**EXERCISE INSTRUCTIONS**.
**A)** According to the cybersecurity interview, what does IBM's recent report put as the average cost of a breach?
**B)** Reproduce the entries word for word, starting at their very beginning and ending at the line containing "402,398 -> 414,424", with that line included.

**PASSAGE PROVIDED**.
::::::::

BRIAN ESSEX: Thank you for having me, Jack.
JACK ATHERTON: Before we kick off, Brian, why don’t you introduce yourself?
BRIAN ESSEX: Thanks, Jack. So I cover cybersecurity for J.P. Morgan. And I got started covering the industry actually in 2004, after being a banker for a few years post grad school. I spent some time on the buy side in a few other sell-side firms before joining J.P. Morgan last October, recently launching coverage in January of this year.
JACK ATHERTON: Great. Well, delighted to be doing this. So to kick off, I touched on the fact that we’ve seen some recent high-profile attacks. MGM, Caesar, Clorox. Can you just give us a bit of background on what happened there and who’s exposed?
BRIAN ESSEX: I mean certainly these are definitely very high-profile, and I think they received the awareness that they did because of the cost and the very public nature of each of these threats. So these were essentially ransomware attacks, all three of them, very costly attacks. And one of the interesting things about these is whenever we see these, each of these news events that we see in the industry tends to drive the level of awareness and anxiety around these cyber-attacks like a step function higher. And I certainly think we saw that with each of these. We had Clorox, and then, you know, MGM and Caesars followed in close succession with each other later on. And in addition to having each of these events be very costly, in terms of awareness I think people are very aware that, you know, they see on the news that people can’t check into their hotel rooms, or getting written receipts in a digital era for certain transactions that they’re doing at the casinos. And the timing of these events, particularly for MGM and Caesars, I think was very interesting, because this happened just two months before Formula One, right? Which arguably for each of them is, you know, one of the largest revenue events in recent history for each of those companies. So here we are two months before this substantial industry event in Las Vegas, and, you know, both these hotels get hacked. Maybe another thing just to note too is cost is increasingly becoming a point that many are aware of. You know, I think MGM are saying it cost them over $100 million to remediate the attack. Also interesting, one of them paid the ransomware, and the other one didn’t. But on the cost side, I’ll reference IBM’s recent ‘cost of a breach’ report that noted that the average cost of a breach is now up to a little over $4.4 million. So in addition to very public attacks, they’re also becoming very costly as adversaries understand how best to exploit and monetize some of these vulnerabilities that enterprises have.
JACK ATHERTON: As an F1 fan, there was lots of cause for uncertainty going into last weekend’s race, which ended up being a nail-biter and I think a resounding success, having started off with a few hurdles. And so, those were the recent high-profile attacks that we’ve seen. There’s obviously lots of geopolitical events going on at the moment. Can you talk about how historically you’ve seen geopolitics play into the world of cybersecurity?

::::::::

**RECORDS FOR THIS EXERCISE**.
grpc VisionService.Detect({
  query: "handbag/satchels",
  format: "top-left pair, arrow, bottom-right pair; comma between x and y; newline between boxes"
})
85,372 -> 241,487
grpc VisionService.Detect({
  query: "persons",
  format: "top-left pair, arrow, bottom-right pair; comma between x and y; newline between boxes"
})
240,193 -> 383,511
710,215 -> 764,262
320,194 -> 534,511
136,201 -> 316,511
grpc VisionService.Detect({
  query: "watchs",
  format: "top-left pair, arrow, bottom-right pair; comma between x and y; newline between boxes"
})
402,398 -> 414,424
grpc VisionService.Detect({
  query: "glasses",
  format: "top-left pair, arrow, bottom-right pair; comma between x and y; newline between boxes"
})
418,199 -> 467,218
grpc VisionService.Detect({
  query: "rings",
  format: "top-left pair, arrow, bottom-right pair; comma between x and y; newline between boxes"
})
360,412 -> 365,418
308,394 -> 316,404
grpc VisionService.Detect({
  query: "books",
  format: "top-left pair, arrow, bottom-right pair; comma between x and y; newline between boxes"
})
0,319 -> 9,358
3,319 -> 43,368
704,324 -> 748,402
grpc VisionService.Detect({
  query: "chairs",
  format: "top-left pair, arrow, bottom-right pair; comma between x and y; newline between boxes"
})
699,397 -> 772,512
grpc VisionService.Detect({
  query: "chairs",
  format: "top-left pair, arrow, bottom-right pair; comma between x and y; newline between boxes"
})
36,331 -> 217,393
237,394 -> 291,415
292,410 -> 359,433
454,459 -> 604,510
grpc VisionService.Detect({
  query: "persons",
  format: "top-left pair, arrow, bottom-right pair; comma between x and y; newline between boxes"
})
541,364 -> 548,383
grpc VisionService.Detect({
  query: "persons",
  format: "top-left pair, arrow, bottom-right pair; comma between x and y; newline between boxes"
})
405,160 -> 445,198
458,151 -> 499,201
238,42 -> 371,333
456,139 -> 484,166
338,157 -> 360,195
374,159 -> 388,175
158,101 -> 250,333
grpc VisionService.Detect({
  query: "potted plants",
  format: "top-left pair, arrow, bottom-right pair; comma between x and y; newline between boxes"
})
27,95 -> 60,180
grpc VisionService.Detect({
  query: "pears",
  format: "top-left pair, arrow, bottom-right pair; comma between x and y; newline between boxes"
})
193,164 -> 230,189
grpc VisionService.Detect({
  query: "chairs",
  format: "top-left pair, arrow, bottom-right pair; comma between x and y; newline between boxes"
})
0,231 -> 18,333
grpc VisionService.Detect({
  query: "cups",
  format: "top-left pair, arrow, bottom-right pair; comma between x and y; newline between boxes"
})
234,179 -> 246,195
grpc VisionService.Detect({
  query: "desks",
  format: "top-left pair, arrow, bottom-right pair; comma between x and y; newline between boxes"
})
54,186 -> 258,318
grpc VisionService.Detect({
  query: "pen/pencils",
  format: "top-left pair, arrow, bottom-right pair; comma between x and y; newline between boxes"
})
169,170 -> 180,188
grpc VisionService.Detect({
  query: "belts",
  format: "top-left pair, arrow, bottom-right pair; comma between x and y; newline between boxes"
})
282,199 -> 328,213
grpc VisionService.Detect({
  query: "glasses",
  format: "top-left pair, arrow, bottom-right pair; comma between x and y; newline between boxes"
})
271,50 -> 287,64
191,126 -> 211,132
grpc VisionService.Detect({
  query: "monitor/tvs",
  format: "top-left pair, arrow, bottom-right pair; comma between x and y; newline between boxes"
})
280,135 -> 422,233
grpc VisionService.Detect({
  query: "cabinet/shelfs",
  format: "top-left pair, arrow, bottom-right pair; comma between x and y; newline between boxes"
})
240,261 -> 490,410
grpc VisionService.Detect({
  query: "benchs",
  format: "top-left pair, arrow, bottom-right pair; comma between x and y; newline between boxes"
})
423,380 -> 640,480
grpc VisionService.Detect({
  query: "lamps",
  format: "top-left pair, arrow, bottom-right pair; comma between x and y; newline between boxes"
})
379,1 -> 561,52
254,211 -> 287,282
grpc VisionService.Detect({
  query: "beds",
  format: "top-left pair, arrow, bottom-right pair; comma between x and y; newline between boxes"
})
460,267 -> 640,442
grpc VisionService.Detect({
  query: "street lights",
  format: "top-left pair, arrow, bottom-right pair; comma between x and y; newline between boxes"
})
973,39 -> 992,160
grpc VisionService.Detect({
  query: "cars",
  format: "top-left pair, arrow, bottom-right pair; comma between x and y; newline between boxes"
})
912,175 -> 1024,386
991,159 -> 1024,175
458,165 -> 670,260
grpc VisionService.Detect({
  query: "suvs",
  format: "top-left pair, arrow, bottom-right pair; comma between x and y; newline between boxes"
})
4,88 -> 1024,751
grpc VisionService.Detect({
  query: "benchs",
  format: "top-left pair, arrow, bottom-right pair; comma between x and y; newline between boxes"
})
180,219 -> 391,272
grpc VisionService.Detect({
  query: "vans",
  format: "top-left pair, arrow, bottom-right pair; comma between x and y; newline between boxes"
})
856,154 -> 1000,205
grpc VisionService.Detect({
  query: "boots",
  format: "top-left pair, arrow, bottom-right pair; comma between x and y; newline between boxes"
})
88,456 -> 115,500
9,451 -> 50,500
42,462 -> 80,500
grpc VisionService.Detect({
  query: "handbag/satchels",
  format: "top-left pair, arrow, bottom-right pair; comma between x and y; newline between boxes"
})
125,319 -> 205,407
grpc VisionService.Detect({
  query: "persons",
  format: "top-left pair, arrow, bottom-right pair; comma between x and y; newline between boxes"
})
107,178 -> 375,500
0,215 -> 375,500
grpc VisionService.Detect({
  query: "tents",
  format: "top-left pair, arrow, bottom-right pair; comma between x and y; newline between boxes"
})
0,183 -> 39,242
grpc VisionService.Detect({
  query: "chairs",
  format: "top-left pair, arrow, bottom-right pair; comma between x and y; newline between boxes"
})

::::::::

**ANSWER LIST**.
**A)** A little over $4.4 million.

**B)**
grpc VisionService.Detect({
  query: "handbag/satchels",
  format: "top-left pair, arrow, bottom-right pair; comma between x and y; newline between boxes"
})
85,372 -> 241,487
grpc VisionService.Detect({
  query: "persons",
  format: "top-left pair, arrow, bottom-right pair; comma between x and y; newline between boxes"
})
240,193 -> 383,511
710,215 -> 764,262
320,194 -> 534,511
136,201 -> 316,511
grpc VisionService.Detect({
  query: "watchs",
  format: "top-left pair, arrow, bottom-right pair; comma between x and y; newline between boxes"
})
402,398 -> 414,424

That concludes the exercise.